──────── Material supplied

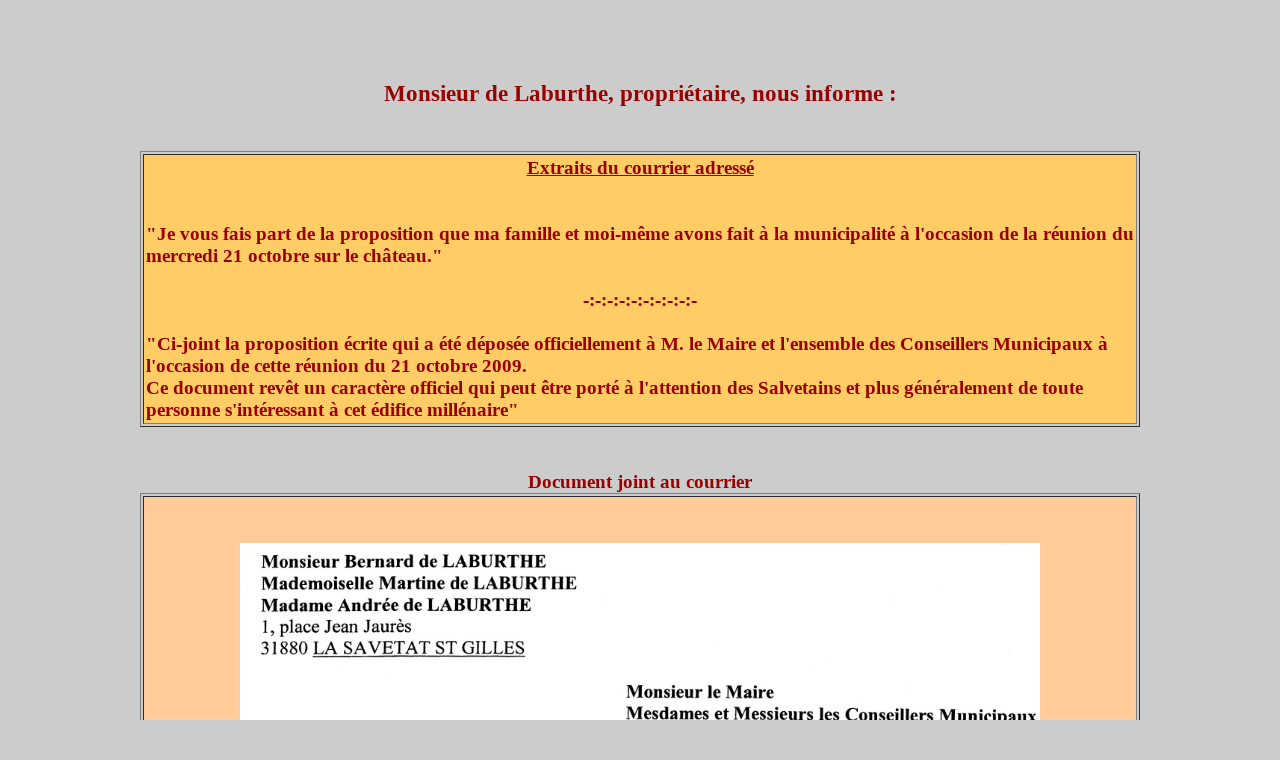

--- FILE ---
content_type: text/html
request_url: http://lasalvetatautrefois.fr/le_chateau/devenirchateau.html
body_size: 1244
content:
<!DOCTYPE html PUBLIC "-//W3C//DTD HTML 4.01 Transitional//EN">
<html>
<head>
  <meta content="text/html; charset=ISO-8859-1" http-equiv="content-type">
  <title>devenirchateau</title>
</head>
<body style="color: rgb(0, 0, 0); background-color: rgb(204, 204, 204);" alink="#000099" link="#000099" vlink="#990099">
<div style="text-align: center;"><br>
<big style="color: rgb(153, 102, 51);"><big style="font-weight: bold;"><br>
<br>
</big><big><small><span style="color: rgb(153, 0, 0);"><big style="font-weight: bold;">Monsieur de Laburthe, propri&eacute;taire, nous informe :</big><br>
<br>
</span></small></big></big><big style="color: rgb(153, 0, 0);"><span style="font-size: 12pt; font-family: &quot;Times New Roman&quot;; font-weight: bold;"><big><br>
</big></span></big>
<table style="width: 1000px; text-align: left; margin-left: auto; margin-right: auto;" border="1" cellpadding="2" cellspacing="2">
  <tbody>
    <tr>
      <td style="background-color: rgb(255, 204, 102);">
      <div style="text-align: center;"><big style="color: rgb(153, 0, 0); text-decoration: underline;"><span style="font-size: 12pt; font-family: &quot;Times New Roman&quot;; font-weight: bold;"><big>Extraits du courrier adress&eacute;</big></span></big><br>
      </div>
      <big><br>
      <br>
      <span style="color: rgb(153, 0, 0); font-weight: bold;">"</span></big><big style="font-weight: bold;"><span style="color: rgb(153, 0, 0);">Je vous fais part de la proposition que ma famille et
moi-m&ecirc;me avons fait &agrave; la municipalit&eacute; &agrave; l'occasion de la r&eacute;union du mercredi 21
octobre sur le ch&acirc;teau."<br>
      <br>
      </span></big>
      <div style="text-align: center;"><big style="font-weight: bold;"><span style="color: rgb(153, 0, 0);">-:-:-:-:-:-:-:-:-:-</span></big><br>
      <big style="font-weight: bold;"><span style="color: rgb(153, 0, 0);"></span></big></div>
      <big><span style="color: rgb(153, 0, 0);"><br>
      </span></big><big style="color: rgb(153, 0, 0);"><span style="font-size: 12pt; font-family: &quot;Times New Roman&quot;; font-weight: bold;"><big>"Ci-joint la proposition &eacute;crite qui a &eacute;t&eacute; d&eacute;pos&eacute;e
officiellement &agrave; M. le Maire et l'ensemble des Conseillers Municipaux &agrave;
l'occasion de cette r&eacute;union du 21 octobre 2009.<br>
Ce document rev&ecirc;t un caract&egrave;re
officiel qui peut &ecirc;tre port&eacute; &agrave; l'attention des Salvetains et plus g&eacute;n&eacute;ralement
de toute personne s'int&eacute;ressant &agrave; cet &eacute;difice mill&eacute;naire"</big></span></big><br>
      <big><span style="color: rgb(153, 0, 0);"></span></big></td>
    </tr>
  </tbody>
</table>
<big style="color: rgb(153, 0, 0);"><span style="font-size: 12pt; font-family: &quot;Times New Roman&quot;; font-weight: bold;"><big><br>
<br>
Document joint au courrier<br>
</big></span></big>
<table style="width: 1000px; text-align: left; margin-left: auto; margin-right: auto;" border="1" cellpadding="2" cellspacing="2">
  <tbody>
    <tr>
      <td style="text-align: center; background-color: rgb(255, 204, 153);"><big style="color: rgb(153, 0, 0);"><span style="font-size: 12pt; font-family: &quot;Times New Roman&quot;; font-weight: bold;"><big><br>
      <br>
      <img style="color: rgb(153, 153, 0); width: 800px; height: 1107px;" alt="" src="les_photos/Sans%20titre%201.jpg"><br>
      </big></span></big><big style="color: rgb(153, 0, 0);"><span style="font-size: 12pt; font-family: &quot;Times New Roman&quot;; font-weight: bold;"><big><img style="width: 800px; height: 1184px;" alt="" src="les_photos/Sans%20titre%202.jpg"></big></span></big><br>
      <big style="color: rgb(153, 0, 0);"><span style="font-size: 12pt; font-family: &quot;Times New Roman&quot;; font-weight: bold;"><big><br>
      <br>
      </big></span></big></td>
    </tr>
  </tbody>
</table>
<big style="color: rgb(153, 0, 0);"><span style="font-size: 12pt; font-family: &quot;Times New Roman&quot;; font-weight: bold;"><big><br>
<br>
<br>
<br>
<br>
<br>
<br>
</big></span></big></div>
</body>
</html>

────────────────

*Task brief:* Select and copy every line from the records that includes the word "http".

*Solution to this task:*
request_url: http://lasalvetatautrefois.fr/le_chateau/devenirchateau.html
  <meta content="text/html; charset=ISO-8859-1" http-equiv="content-type">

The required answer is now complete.